_Text provided_
A Bonus Issue is the issue of free shares to existing shareholders out of reserves.

Why do companies issue bonus shares?

  • Convert accumulated reserves into capital.
  • Reward shareholders without paying cash.
  • Improve liquidity (more shares in market).

Accounting Entry:

General Reserve A/c                Dr.  ₹50,00,000
    To Bonus to Shareholders A/c            ₹50,00,000

Bonus to Shareholders A/c          Dr.  ₹50,00,000
    To Share Capital A/c                    ₹50,00,000
(Issue of 5,00,000 shares of ₹10 each as bonus)

Rights Issue

"Giving existing shareholders the right to buy new shares first."

Before issuing shares to the public, a company must offer them to existing shareholders proportionate to their current holding.

Accounting: Same as normal share issue (at par/premium).


Redemption of Debentures

Debentures are repaid on maturity. Methods:

  1. Lump Sum Payment: Pay all debenture holders at once.
  2. By Purchase in Open Market: Buy back debentures from the market.
  3. By Conversion: Convert into shares (equity/preference).

Entry (Lump Sum):

Debentures A/c                     Dr.  ₹10,00,000
    To Bank A/c                             ₹10,00,000
(Redemption of ₹10 Lakh debentures at par)

_Aim 1_
Count the lines of the rows that contain the string "large", treating uppercase and lowercase as different. Reply with the number alone.

(Spatial relationship rows)
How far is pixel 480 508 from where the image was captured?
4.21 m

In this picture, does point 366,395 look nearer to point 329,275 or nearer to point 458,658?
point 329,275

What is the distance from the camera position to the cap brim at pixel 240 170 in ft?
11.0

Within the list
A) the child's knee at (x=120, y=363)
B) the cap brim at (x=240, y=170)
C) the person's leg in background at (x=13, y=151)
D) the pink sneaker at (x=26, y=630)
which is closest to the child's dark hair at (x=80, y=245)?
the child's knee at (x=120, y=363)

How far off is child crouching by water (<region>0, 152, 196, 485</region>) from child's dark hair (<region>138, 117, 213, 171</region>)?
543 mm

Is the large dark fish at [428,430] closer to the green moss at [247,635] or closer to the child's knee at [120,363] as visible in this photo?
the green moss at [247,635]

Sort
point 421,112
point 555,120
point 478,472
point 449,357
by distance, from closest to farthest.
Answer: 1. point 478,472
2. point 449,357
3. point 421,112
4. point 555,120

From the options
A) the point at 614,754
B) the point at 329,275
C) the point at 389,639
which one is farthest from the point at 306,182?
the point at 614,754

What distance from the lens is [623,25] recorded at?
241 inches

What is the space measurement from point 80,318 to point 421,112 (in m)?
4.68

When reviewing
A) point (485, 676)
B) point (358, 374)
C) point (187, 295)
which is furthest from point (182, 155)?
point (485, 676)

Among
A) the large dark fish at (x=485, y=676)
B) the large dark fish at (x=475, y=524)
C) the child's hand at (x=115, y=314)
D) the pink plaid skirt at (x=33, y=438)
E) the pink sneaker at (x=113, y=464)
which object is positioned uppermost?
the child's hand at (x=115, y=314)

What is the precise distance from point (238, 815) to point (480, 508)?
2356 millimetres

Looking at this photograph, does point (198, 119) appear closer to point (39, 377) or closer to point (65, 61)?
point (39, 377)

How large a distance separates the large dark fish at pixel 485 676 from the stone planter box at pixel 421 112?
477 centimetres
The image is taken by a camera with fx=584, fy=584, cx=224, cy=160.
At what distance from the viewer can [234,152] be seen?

_Aim 2_
Reproduce the full text on share issues and debenture redemption, character for character.

_Written reply 1_
4

_Written reply 2_
A Bonus Issue is the issue of free shares to existing shareholders out of reserves.

Why do companies issue bonus shares?

  • Convert accumulated reserves into capital.
  • Reward shareholders without paying cash.
  • Improve liquidity (more shares in market).

Accounting Entry:

General Reserve A/c                Dr.  ₹50,00,000
    To Bonus to Shareholders A/c            ₹50,00,000

Bonus to Shareholders A/c          Dr.  ₹50,00,000
    To Share Capital A/c                    ₹50,00,000
(Issue of 5,00,000 shares of ₹10 each as bonus)

Rights Issue

"Giving existing shareholders the right to buy new shares first."

Before issuing shares to the public, a company must offer them to existing shareholders proportionate to their current holding.

Accounting: Same as normal share issue (at par/premium).


Redemption of Debentures

Debentures are repaid on maturity. Methods:

  1. Lump Sum Payment: Pay all debenture holders at once.
  2. By Purchase in Open Market: Buy back debentures from the market.
  3. By Conversion: Convert into shares (equity/preference).

Entry (Lump Sum):

Debentures A/c                     Dr.  ₹10,00,000
    To Bank A/c                             ₹10,00,000
(Redemption of ₹10 Lakh debentures at par)